This page last changed on Feb 18, 2009 by ritchiem.

Flow to Disk Design

Overview

Currently, the Java Broker can do one of two things with a message it has to deliver:

  1. Keep transient messages in memory until delivered
  2. Write persistent messages to a message store (like BDB) and keep in memory until delivery complete or memory is full.

This means that the broker is not able to avoid OoM exceptions i.e. send enough messages to the broker, especially if your consumers are not active, and you could bring the broker down once it explodes its available heap.
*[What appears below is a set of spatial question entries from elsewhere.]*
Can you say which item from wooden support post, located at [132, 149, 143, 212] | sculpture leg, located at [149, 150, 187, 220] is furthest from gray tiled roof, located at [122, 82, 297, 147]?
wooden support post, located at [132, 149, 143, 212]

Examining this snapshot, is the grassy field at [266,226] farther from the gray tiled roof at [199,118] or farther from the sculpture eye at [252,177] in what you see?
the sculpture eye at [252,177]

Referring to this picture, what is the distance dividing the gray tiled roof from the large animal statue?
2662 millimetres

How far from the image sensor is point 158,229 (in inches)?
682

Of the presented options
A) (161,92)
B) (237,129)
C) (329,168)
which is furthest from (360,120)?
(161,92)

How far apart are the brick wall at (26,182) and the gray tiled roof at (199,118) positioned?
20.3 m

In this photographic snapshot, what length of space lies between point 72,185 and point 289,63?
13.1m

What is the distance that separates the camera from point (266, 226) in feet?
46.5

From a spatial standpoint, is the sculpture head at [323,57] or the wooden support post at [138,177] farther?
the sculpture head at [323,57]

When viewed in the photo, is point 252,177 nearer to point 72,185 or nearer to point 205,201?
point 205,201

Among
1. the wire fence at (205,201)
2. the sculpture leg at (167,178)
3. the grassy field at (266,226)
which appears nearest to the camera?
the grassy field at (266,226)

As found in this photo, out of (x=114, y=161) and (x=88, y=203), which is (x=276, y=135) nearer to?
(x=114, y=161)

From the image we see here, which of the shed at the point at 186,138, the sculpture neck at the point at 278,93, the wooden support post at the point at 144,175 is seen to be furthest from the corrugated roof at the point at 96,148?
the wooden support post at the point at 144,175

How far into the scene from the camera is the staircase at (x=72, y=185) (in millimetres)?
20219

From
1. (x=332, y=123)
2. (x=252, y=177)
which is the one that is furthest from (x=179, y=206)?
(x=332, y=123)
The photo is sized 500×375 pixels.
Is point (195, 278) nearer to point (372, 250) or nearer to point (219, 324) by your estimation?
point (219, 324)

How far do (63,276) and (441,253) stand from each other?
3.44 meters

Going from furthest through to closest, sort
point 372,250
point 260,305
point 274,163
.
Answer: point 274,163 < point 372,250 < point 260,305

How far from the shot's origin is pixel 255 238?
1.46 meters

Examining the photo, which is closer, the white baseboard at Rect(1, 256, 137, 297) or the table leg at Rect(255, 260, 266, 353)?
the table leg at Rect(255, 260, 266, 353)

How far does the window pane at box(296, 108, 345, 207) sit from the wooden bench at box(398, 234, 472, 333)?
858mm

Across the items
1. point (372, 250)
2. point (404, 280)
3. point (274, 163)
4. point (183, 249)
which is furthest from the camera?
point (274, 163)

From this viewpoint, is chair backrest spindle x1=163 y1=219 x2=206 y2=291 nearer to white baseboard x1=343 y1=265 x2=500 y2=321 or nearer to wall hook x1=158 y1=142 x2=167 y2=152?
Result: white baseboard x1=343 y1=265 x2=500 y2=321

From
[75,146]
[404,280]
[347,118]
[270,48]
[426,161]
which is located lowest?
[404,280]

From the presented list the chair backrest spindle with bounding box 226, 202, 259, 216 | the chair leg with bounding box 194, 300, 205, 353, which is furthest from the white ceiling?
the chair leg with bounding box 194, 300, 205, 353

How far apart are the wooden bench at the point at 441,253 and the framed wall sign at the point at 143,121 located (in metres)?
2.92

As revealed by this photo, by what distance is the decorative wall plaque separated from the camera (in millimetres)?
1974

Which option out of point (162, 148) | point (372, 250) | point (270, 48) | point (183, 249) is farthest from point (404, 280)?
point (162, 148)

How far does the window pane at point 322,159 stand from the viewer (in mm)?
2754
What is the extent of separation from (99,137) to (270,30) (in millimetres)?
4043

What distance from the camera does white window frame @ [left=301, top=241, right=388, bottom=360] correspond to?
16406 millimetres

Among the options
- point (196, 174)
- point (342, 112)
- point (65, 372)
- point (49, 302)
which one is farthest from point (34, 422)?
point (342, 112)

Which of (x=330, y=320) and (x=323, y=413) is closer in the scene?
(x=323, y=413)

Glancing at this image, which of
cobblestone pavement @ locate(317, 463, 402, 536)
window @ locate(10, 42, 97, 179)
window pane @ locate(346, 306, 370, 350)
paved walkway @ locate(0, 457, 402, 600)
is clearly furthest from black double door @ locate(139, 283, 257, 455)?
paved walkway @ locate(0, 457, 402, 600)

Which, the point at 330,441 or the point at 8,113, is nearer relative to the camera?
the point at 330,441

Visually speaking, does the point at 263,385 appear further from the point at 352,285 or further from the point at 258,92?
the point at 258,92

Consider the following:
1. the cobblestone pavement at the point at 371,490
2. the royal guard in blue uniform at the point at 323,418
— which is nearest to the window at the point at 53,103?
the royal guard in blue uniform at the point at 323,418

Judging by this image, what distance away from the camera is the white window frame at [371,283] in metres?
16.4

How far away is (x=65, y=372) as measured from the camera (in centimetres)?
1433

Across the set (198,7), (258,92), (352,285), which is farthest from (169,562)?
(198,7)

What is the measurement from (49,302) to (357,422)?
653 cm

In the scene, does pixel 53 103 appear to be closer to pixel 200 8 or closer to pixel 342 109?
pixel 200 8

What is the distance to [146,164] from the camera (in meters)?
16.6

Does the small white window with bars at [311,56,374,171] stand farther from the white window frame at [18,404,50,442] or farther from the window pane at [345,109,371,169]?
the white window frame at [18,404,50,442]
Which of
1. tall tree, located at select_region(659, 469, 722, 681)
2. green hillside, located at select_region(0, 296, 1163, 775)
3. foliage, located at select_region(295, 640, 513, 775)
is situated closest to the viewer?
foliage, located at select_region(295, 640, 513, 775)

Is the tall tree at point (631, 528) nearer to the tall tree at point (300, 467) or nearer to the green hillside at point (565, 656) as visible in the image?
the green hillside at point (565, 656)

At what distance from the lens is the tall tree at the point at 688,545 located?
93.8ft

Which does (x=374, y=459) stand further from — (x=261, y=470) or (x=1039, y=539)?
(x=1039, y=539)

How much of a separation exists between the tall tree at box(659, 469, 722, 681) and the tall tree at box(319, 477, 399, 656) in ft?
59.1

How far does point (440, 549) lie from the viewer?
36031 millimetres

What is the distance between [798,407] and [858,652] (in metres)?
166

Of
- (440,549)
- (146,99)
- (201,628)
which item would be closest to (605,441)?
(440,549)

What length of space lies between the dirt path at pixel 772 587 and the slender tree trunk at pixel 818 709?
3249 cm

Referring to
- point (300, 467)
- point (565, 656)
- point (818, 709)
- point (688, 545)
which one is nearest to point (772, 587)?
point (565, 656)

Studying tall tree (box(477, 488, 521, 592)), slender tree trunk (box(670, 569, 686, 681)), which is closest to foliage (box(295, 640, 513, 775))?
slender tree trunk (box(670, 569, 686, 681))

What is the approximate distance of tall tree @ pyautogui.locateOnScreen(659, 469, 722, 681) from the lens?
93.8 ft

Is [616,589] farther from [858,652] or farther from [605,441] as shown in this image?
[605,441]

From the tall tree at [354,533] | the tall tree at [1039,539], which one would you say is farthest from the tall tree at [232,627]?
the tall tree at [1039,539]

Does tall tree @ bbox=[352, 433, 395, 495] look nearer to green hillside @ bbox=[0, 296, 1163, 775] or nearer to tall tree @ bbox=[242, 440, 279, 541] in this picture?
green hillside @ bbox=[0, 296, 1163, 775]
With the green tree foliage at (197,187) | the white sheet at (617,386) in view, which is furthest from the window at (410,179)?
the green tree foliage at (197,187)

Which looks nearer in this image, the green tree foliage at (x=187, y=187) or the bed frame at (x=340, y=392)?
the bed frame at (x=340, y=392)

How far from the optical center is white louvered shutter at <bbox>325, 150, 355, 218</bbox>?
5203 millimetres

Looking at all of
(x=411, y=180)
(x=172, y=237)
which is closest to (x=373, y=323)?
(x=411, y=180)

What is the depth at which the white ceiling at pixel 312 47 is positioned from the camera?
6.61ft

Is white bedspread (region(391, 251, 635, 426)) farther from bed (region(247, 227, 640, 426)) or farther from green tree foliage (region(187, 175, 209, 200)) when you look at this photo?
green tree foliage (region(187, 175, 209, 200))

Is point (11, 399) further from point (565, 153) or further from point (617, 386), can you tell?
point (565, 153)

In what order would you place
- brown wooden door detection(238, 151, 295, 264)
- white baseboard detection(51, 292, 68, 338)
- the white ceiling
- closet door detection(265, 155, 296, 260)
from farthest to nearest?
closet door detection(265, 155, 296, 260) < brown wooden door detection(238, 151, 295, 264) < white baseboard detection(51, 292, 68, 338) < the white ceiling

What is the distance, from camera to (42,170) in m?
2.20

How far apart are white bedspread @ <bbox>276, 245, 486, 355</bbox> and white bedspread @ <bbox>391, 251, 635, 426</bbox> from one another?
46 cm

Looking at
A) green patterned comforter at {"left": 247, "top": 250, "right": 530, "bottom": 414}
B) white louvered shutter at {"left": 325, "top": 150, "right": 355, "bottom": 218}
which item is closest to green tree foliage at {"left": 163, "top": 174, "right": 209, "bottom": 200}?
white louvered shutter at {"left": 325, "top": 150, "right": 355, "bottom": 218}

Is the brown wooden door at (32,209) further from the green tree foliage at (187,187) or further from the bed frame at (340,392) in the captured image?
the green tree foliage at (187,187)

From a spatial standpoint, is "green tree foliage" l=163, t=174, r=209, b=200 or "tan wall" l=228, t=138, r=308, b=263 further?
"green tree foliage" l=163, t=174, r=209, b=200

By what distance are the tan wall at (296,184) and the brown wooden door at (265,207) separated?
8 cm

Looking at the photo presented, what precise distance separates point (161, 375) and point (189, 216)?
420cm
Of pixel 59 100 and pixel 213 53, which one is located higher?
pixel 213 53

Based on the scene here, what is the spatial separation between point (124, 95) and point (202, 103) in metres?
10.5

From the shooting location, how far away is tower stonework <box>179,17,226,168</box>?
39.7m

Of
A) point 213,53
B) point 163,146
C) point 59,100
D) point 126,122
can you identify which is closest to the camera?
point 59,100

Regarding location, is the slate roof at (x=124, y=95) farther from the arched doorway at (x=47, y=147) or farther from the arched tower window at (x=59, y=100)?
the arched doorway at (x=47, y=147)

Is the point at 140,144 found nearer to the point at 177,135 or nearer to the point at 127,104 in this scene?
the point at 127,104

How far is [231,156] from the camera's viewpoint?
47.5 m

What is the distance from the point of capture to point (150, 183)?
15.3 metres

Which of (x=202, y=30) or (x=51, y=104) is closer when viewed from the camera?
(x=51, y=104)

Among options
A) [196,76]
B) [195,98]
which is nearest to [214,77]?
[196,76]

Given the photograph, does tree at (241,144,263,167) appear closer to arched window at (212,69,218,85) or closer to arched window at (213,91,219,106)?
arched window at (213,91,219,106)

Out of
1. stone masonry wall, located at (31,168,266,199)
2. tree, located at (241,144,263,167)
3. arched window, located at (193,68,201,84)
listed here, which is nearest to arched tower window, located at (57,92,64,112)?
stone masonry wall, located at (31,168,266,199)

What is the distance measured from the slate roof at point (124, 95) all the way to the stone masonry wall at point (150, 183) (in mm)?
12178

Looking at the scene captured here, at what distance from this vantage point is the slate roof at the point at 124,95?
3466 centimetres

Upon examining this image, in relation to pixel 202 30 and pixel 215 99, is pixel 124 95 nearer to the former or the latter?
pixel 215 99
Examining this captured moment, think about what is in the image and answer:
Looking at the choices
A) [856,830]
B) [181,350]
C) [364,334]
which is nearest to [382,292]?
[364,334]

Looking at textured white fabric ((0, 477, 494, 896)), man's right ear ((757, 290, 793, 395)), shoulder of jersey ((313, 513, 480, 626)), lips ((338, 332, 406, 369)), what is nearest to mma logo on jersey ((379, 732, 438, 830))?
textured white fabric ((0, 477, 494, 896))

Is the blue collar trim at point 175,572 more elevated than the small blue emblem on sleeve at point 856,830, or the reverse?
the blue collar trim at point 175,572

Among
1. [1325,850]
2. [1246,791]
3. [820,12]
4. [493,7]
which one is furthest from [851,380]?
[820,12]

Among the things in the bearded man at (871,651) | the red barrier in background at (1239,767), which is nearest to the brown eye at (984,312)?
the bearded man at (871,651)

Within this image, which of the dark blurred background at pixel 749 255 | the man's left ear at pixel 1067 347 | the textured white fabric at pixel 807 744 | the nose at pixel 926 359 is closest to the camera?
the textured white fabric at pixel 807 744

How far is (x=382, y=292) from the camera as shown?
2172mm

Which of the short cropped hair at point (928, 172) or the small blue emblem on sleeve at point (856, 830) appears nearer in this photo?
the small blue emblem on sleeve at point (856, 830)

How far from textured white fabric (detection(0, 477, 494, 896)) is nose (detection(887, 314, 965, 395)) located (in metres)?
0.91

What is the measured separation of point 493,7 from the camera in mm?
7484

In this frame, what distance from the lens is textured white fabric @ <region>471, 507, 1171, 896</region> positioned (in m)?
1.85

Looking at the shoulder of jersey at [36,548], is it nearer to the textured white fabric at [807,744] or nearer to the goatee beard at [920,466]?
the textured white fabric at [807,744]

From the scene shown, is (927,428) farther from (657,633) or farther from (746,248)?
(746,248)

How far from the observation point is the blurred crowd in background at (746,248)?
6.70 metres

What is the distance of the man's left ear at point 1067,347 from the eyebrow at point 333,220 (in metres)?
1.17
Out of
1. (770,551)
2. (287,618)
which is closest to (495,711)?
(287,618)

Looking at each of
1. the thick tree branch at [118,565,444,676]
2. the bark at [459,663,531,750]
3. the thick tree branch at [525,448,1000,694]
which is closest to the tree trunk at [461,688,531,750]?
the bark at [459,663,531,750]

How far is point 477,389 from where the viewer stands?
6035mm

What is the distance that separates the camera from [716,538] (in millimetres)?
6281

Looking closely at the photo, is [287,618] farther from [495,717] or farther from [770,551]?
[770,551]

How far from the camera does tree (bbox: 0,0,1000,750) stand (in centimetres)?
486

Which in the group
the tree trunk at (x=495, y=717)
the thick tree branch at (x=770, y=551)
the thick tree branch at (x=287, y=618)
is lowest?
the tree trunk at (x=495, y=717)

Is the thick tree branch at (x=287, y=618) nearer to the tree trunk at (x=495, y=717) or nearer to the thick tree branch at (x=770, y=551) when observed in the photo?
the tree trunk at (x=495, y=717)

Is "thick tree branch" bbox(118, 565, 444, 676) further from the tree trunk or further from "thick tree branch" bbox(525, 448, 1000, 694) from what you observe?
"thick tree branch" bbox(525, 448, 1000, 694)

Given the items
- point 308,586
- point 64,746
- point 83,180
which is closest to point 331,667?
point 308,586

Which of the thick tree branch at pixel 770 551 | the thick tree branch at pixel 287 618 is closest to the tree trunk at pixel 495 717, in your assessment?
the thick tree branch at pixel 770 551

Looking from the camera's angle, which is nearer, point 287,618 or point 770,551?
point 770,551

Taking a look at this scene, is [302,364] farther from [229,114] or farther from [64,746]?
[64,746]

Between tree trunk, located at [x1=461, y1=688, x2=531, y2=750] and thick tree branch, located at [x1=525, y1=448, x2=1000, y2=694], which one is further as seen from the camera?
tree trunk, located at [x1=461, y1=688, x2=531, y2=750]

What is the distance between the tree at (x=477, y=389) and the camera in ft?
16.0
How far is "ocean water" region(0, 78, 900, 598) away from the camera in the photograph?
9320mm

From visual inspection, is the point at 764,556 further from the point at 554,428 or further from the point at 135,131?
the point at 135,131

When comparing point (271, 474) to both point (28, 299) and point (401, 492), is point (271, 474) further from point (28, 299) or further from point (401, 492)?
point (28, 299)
This page pulls together the ideas from QPID-949.

Other Implementations

Active MQ use the idea of a message cursor and have a number of different policies for performing 'Message Spooling' : Message Cursors.

Current Functionality

Currently the broker treats persistent and transient messages differently. Persistent messages are written to disk as they are received and handles created as WeakReferenceMessageHandles. This means that when an Out of Memory(OoM) condition occurs then all the persistent message handles are GC'd. Performance hits the floor as all messages at the front of the queues must be read from disk whilst new messages are kept in memory but at the back of the queue.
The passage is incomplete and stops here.